Your output should be the lines below from the one with "Main Photo: 19032" through the one with "Anne Marttiin valmistui", copied exactly, pictures excluded.

:: EXCERPTED DATA

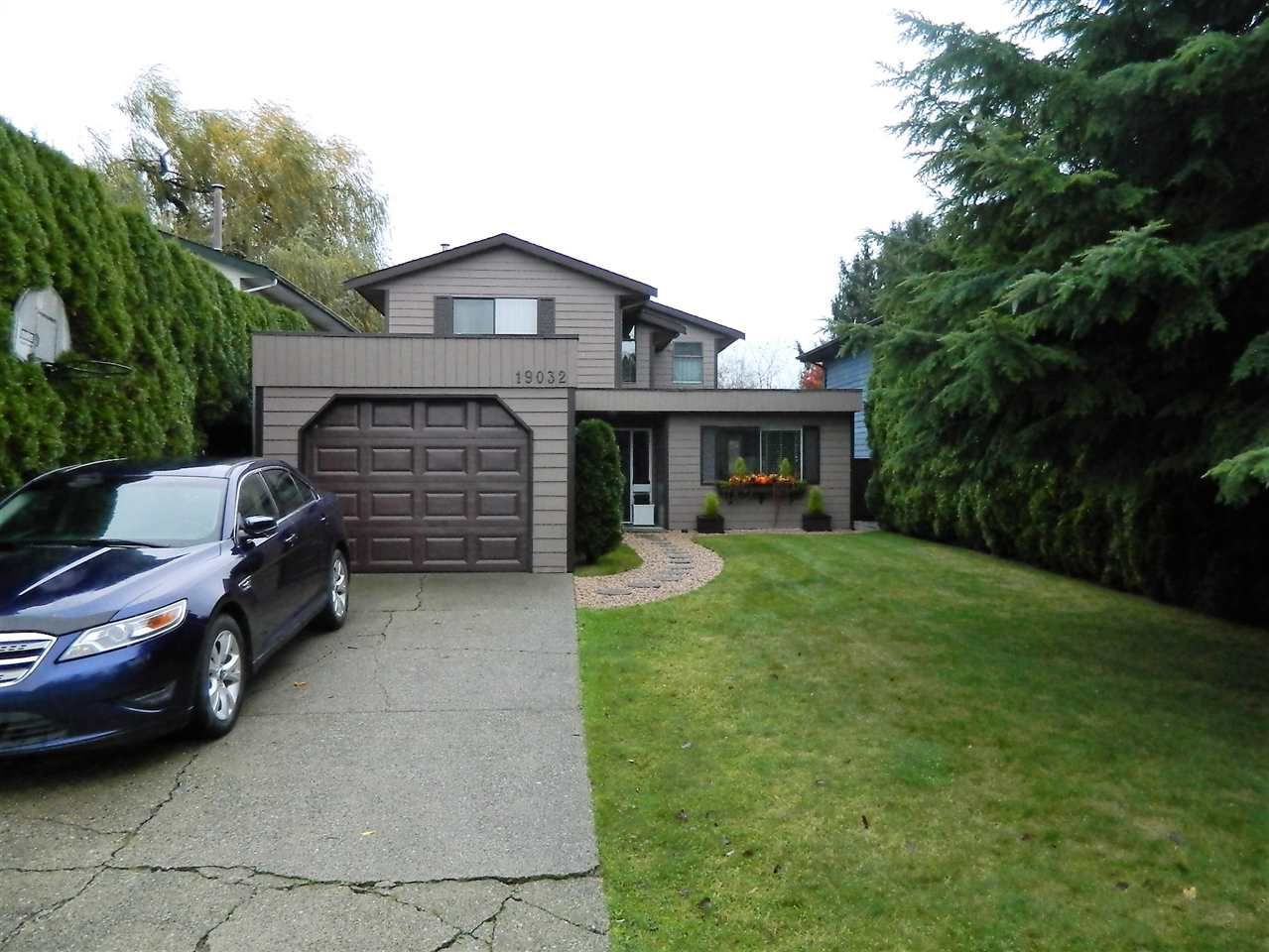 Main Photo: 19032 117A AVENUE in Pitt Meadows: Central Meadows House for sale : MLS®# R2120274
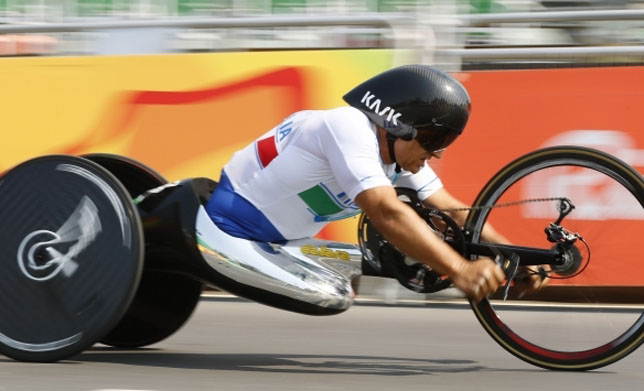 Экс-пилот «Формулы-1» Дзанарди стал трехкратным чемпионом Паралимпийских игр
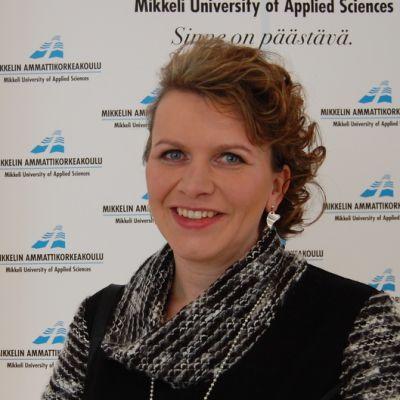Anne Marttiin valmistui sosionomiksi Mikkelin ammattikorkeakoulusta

::::
:: EXCERPTED DATA

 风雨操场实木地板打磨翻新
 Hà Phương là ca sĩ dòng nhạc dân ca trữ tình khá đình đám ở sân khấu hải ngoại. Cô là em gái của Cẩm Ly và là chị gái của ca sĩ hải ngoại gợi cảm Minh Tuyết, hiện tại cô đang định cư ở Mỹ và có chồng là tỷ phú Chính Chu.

::::

» THE ANSWER:
 Main Photo: 19032 117A AVENUE in Pitt Meadows: Central Meadows House for sale : MLS®# R2120274
 Экс-пилот «Формулы-1» Дзанарди стал трехкратным чемпионом Паралимпийских игр
Anne Marttiin valmistui sosionomiksi Mikkelin ammattikorkeakoulusta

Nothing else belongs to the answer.